It is incredibly amazing to me how my life has changed since bringing our daughter into the world. I realize this isn’t new to all the parents out there, but let me take you back to the beginning of your journey as parents and for those of you who have yet to join this unique club, let me tell you it is the ride of your life – and this is coming from someone who is just getting started.
First, let me say that describing the love of a child is impossible because it is something that resonates in your very core. When I just think upon my daughter and her little face – I know it well from studying it and staring at it avidly most of the day – it fills my whole body and soul with a pure, unending love. It is different from the love I have for anyone else in my life. There are people I love so dearly that it hurts sometimes when I think about them. However, my love for them is an active, daily decision that I learned, and it continues to grow and deepen with every day, but I must work at this kind of love. I don’t have to work at loving my baby girl – the love just exists.
I will be honest with you, though. I do not have that amazing birth story about how incredible I felt as I held my baby girl for the first time. I truly felt very little other than pure amazement that she was actually here. I don’t think it even dawned on me that I was going to meet the little being that had lived inside of me for nine months until the last moments of labor when they were shouting at me “She’s almost here!” I had this thought pass through my head, I remember looking at my husband too, and thinking “Oh! We’re about to meet her.” Just like that, the thought flitted through my brain and when they placed her on my chest all I could think was, “She doesn’t look like me. Is this really what my daughter looks like?” And, “She sure has a hairy back, poor thing, gets that from her father.” Seriously, these are the thoughts that went through my head.
While I was very excited, I also think that the weight of the emotions, preparation, and (oh yeah) a baby in me for the last 9 months and 12 hours of labor had exhausted everything; leaving me devoid of excitement and just plain exhausted. As family members came in to hold her, I was just kind of floating mentally between time and space.
I have to say that during those first moments what I felt was more of an instinctual love of my daughter. I wanted to protect her, keep her safe and do whatever needed to be done – my radar only focused on her, but as the days grew into weeks and now the weeks into months, it is incredible that my heart has been able to grow so big. I did not realize how little it had been previously. Nor had I realized how selfish I was. I don’t mean this in a negative way to all those without children; I mean it to describe how much of my ‘self’ I have had to leave behind in order to make room for this little being and all the love that it necessary to provide for her physical and emotional needs.

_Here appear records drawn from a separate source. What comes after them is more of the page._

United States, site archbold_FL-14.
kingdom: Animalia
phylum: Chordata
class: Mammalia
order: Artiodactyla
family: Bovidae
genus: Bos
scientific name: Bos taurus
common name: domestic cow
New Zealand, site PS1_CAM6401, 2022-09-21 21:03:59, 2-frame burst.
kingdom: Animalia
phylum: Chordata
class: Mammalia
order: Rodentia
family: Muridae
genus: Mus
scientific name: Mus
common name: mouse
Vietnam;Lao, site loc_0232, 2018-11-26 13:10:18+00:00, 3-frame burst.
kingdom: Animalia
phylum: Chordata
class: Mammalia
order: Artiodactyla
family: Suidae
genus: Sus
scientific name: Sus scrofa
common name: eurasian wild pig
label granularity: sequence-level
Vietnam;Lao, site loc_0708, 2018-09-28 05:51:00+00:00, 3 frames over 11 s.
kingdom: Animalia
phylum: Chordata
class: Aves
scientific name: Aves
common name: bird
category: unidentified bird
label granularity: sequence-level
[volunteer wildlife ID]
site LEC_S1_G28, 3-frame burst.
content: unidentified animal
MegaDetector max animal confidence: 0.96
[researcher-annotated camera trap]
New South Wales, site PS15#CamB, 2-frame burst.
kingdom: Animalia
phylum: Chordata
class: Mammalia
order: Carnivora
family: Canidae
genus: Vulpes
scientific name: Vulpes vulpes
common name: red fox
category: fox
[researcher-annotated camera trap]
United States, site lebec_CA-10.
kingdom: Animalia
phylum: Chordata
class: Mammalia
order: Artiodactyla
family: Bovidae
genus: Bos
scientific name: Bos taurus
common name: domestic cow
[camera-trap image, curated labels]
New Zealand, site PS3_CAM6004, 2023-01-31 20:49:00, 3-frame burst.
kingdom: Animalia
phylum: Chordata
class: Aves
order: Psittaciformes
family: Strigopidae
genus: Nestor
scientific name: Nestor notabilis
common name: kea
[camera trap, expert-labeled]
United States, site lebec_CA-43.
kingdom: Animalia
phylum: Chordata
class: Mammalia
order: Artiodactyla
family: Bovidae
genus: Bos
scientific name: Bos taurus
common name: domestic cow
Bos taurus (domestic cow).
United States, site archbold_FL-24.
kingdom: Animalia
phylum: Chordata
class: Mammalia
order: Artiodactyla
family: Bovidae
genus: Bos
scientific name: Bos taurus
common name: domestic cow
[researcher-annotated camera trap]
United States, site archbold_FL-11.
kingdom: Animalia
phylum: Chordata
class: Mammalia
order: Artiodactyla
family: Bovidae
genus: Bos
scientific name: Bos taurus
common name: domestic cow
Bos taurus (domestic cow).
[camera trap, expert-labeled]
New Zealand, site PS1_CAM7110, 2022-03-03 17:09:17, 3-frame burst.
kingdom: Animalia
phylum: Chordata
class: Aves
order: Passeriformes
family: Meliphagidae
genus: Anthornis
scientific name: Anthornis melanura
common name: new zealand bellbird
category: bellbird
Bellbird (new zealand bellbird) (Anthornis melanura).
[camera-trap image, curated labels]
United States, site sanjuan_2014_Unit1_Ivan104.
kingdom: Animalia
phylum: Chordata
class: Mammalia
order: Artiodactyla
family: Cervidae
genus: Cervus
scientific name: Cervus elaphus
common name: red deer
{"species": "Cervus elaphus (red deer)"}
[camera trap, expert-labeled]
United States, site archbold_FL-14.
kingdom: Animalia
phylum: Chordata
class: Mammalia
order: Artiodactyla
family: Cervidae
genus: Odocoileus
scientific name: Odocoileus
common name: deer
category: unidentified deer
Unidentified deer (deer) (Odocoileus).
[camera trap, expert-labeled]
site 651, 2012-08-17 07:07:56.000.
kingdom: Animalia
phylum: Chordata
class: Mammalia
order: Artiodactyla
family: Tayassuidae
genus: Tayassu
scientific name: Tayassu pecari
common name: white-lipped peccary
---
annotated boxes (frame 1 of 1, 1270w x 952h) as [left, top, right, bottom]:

Previously, I posted about how my love for my daughter has revealed God’s love for me. It has also revealed how much he gave for me on the cross and how truly unselfish our Lord has been with me throughout my life. He has given me all the necessities I need to survive and thrive, and he has watched me patiently stumble through life and gently and patiently picks me up and waits for me to go the right way.
I never knew how much having a child would erase “myself” and smooth out my rough spots – believe me it will take too many children to smooth it all away – and the funny part is that this is exactly what I was afraid of when I was pregnant – losing “me.” Isn’t that what our postmodern society is always yelling at us from the pages of every magazine and TV ad? – preserve the almighty self. What I have come to find is that losing sight of yourself by giving yourself completely to another, that is true love. Finally, the true task of life makes sense – Mother Teresa put is best, “True love is surrender. The more we love the more we surrender. If we really love souls we must be ready to take their place.”